Kerevi prêt à devenir le centre du monde

Nos analystes décortiquent le style de plusieurs joueurs qu'il faudra surveiller de près ce week-end pour les quarts de finale. Il est l'heure de se concentrer sur le trois-quart australien Samu Kerevi.

OITA, le 18 octobre – Depuis l’annonce de la titularisation de Jordan Petaia, 19 ans, avec le n° 13 dans le dos face à l’Angleterre, tout le monde du rugby ne parle que du jeune prodige. Mais si Michael Cheika peut se permettre de plonger son jeune talent dans le grand bain des quarts de finale, c’est parce qu’il aura à ses côtés ce qui se fait de mieux au centre : Samu Kerevi.

Depuis 18 mois, le trois-quart est l’un des noms récurrents sur la feuille de match de Cheika, et les chiffres semblent donner raison au choix du sélectionneur. Kerevi est tout simplement le centre qui a battu le plus de défenseurs et fait le plus de mètres ballon en main lors de cette Coupe du Monde.

« C’est un gros gabarit. Si on a besoin d’être dans l’avancée ou de percuter, on lui donne le ballon. On sait qu’on aura un bon ballon derrière », confiait cette semaine l’ailier Marika Koroibete.

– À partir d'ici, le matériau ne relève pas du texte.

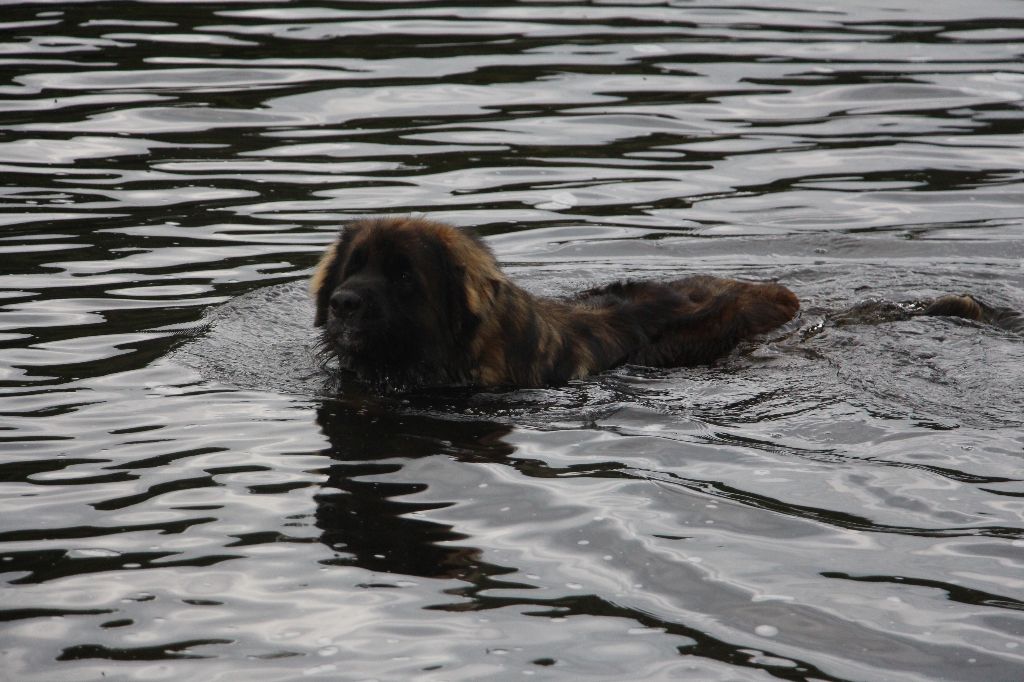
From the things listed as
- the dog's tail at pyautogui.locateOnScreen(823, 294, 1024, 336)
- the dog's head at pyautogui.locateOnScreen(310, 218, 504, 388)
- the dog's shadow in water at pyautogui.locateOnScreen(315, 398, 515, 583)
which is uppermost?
the dog's head at pyautogui.locateOnScreen(310, 218, 504, 388)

Son duel avec Manu Tuilagi, actuellement parmi les meilleurs centres de la planète, sera l’une des clés de ce quart de finale entre l’Australie et l’Angleterre. « C'est un grand joueur, très puissant. Il sort d'une saison remarquable. Je suis impatient de relever le défi », a affirmé Kerevi en apprenant la titularisation du centre du XV de la Rose qui lui a envoyé des fleurs en retour : « C'est un élément clé de leur dispositif, et on ne peut pas se permettre de lui laisser le moindre espace. »

S’il a disputé un match de moins (2 contre 3), Tuilagi a néanmoins eu le temps de faire 20 courses (48 pour Kerevi), parcourir 131 mètres (Kerevi avec 191) et battre neuf défenseurs (20 pour le centre australien).

Aucun joueur n’a réussi une aussi belle première phase que Kerevi. Pas même les rois du monde néo-zélandais avec Anton Lienert-Brown, le Springbok Frans Steyn ou le Gallois Jonathan Davies.

À 26 ans, Kerevi est le vice-capitaine des Wallabies. C’est aussi le centre le plus performant de cette Coupe du Monde. « C’est toujours agréable à entendre, reconnaît-il humblement. Mais je ne pense qu’à l’équipe et à la servir du mieux possible. »

Le coéquipier idéal

Le règne de Kerevi n’a pas débuté le mois dernier. Sa saison en Super Rugby s’est révélée sensationnelle. Joueur ayant effectué le plus de courses (220) et de offloads (26), il pointe au deuxième rang du nombre de défenseurs battus (71) et dans le top cinq des meilleurs franchisseurs.

Pour connaître la qualité d’un tel joueur, le plus simple est souvent de demander à ceux qui l’entourent. Focalisant la défense adverse, il décharge son ouvreur d’une grosse pression et lui permet de jouer régulièrement dans l’avancée, avec le jeu devant lui.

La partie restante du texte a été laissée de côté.